In other words, said the British justices, the court should have a presumption against hearing classified information from the government. Again, if a London accountant is accused of embezzlement, the likelihood of needing a closed session is remote; in national security cases, it is not — but the judges admit no difference among defendants.

A lawyer for a group supporting the Iranians said, “Proud principles of open justice and the rule of law are casualties as the secret justice disease infects the highest court in the land. Today’s chilling judgment brutally exposes the government’s claims and lays bare its willingness to overstate the importance of secrecy to serve its own ends.”

The U.S. government and several of its European allies are becoming concerned that the legal basis for sanctions on Iran may be coming unraveled, and well they should. But the problem of sanctions is not only the legal point, there are two others:

First, there is international collusion with Iran. Iran cheats and Western banks, governments and companies help it — as do the Russians and the Chinese. New York State’s attempts to uncover Iran’s illicit money transfers by Standard Chartered Bank and its accomplice, the very well respected Deloitte & Touche, is instructive. A four-year investigation uncovered 60,000 secret transactions covering more than $250 billion dollars, and collusion in both the U.S. and the UK. Furthermore, some countries have financial interests in Iran that could be harmed. Sweden, for example, opposed the last round of sanctions because of an Ericsson telecom deal that provided the mullahs with more up-to-date technology to track the opposition through their cell phones. The volume of Germany’s trade with Iran is 4 billion euros.

■ **Material supplied**:
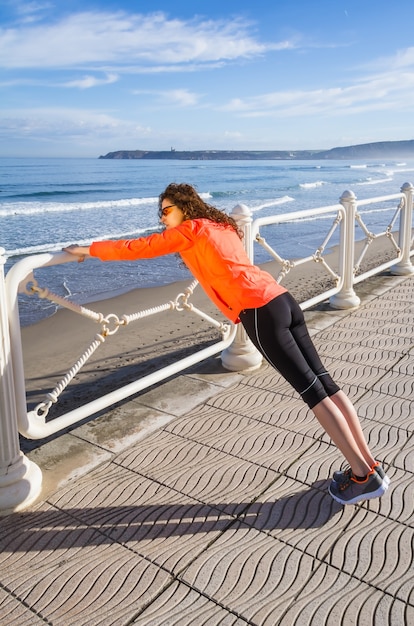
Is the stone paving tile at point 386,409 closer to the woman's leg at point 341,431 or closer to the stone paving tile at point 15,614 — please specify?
the woman's leg at point 341,431

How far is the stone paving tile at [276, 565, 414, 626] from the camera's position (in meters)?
2.06

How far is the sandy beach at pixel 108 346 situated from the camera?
5.35 meters

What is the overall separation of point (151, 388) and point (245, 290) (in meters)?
1.87

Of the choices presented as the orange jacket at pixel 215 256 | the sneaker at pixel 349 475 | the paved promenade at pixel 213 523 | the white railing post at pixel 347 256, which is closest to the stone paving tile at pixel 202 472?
the paved promenade at pixel 213 523

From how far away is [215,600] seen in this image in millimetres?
2172

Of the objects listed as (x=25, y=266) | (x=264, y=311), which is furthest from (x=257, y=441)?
(x=25, y=266)

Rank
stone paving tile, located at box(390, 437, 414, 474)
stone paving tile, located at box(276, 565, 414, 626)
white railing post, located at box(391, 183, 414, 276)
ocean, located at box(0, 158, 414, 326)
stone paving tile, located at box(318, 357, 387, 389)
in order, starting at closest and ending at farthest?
stone paving tile, located at box(276, 565, 414, 626) → stone paving tile, located at box(390, 437, 414, 474) → stone paving tile, located at box(318, 357, 387, 389) → white railing post, located at box(391, 183, 414, 276) → ocean, located at box(0, 158, 414, 326)

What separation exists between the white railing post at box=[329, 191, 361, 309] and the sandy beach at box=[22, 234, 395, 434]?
1378 mm

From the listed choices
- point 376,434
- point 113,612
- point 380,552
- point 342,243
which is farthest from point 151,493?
point 342,243

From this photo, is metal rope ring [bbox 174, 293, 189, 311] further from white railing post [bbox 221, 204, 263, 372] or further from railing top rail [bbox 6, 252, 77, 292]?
railing top rail [bbox 6, 252, 77, 292]

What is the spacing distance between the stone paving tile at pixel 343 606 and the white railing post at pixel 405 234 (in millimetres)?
6134

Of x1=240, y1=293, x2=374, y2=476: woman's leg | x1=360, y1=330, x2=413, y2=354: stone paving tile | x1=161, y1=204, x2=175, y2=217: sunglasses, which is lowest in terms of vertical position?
x1=360, y1=330, x2=413, y2=354: stone paving tile

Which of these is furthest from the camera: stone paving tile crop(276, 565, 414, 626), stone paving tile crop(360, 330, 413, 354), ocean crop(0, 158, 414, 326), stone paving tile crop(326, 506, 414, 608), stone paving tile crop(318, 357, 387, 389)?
ocean crop(0, 158, 414, 326)

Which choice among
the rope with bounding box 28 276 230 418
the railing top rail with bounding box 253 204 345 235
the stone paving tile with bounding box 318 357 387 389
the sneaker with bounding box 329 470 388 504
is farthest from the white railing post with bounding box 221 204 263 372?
the sneaker with bounding box 329 470 388 504
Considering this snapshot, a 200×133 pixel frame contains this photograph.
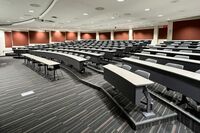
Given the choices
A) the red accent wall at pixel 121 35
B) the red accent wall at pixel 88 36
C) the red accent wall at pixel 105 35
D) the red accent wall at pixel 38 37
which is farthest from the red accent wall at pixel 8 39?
the red accent wall at pixel 121 35

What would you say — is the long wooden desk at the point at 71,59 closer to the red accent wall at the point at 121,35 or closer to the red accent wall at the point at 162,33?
the red accent wall at the point at 162,33

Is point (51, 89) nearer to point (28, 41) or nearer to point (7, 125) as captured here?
point (7, 125)

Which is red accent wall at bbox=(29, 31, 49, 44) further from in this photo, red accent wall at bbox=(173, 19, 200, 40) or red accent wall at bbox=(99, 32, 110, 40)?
red accent wall at bbox=(173, 19, 200, 40)

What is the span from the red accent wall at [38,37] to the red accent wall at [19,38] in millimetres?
653

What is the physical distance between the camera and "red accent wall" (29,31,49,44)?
1852 cm

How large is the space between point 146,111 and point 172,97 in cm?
108

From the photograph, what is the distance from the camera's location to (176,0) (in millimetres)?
6590

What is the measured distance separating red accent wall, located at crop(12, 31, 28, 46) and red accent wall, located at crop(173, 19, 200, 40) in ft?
54.7

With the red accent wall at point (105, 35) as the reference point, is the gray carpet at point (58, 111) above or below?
below

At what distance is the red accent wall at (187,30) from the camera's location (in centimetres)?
1271

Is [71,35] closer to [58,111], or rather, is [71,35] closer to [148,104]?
[58,111]

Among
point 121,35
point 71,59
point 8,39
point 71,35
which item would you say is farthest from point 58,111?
point 121,35

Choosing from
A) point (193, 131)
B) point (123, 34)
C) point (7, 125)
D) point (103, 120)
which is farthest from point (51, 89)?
point (123, 34)

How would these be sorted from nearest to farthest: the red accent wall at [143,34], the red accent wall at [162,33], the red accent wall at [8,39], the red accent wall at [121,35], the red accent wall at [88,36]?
the red accent wall at [8,39], the red accent wall at [162,33], the red accent wall at [143,34], the red accent wall at [121,35], the red accent wall at [88,36]
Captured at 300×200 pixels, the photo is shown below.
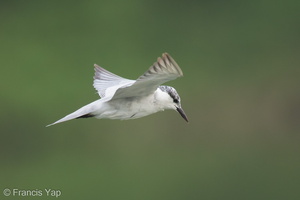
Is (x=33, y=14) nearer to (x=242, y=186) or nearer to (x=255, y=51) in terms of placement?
(x=255, y=51)

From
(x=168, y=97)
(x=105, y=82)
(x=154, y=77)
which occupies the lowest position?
(x=154, y=77)

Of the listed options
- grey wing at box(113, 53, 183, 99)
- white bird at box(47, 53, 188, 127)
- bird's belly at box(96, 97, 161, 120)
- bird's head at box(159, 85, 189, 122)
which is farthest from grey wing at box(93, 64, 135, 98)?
grey wing at box(113, 53, 183, 99)

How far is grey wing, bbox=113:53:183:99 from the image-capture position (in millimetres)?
5938

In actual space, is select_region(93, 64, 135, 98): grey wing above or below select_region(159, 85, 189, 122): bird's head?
above

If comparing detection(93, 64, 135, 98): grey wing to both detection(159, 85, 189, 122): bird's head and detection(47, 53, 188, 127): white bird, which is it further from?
detection(159, 85, 189, 122): bird's head

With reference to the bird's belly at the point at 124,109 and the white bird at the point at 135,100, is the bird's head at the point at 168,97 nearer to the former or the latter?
the white bird at the point at 135,100

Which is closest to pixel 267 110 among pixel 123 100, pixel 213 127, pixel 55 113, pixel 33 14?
pixel 213 127

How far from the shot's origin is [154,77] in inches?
242

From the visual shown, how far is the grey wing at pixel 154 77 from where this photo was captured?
5.94m

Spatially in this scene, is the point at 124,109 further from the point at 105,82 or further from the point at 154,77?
the point at 105,82

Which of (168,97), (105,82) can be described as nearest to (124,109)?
(168,97)

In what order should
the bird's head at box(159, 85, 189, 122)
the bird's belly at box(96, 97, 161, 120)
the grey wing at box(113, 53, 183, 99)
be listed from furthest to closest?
the bird's head at box(159, 85, 189, 122) → the bird's belly at box(96, 97, 161, 120) → the grey wing at box(113, 53, 183, 99)

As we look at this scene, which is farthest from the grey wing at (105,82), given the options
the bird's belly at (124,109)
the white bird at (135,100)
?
the bird's belly at (124,109)

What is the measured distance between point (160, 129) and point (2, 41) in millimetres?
3929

■ **Exercises**:
**a.** Answer these questions about the Iran sanctions text:
(i) How many secret transactions did the four-year investigation uncover?
(ii) Which company's telecom deal led Sweden to oppose the last round of sanctions?
(iii) What figure does the text give for the volume of Germany's trade with Iran?
**b.** Copy the Iran sanctions text from "In other words, said" to "difference among defendants.", swapping "embezzlement" for "fraud".

■ **Responses**:
**a.**
(i) 60,000
(ii) Ericsson
(iii) 4 billion euros

**b.**
In other words, said the British justices, the court should have a presumption against hearing classified information from the government. Again, if a London accountant is accused of fraud, the likelihood of needing a closed session is remote; in national security cases, it is not — but the judges admit no difference among defendants.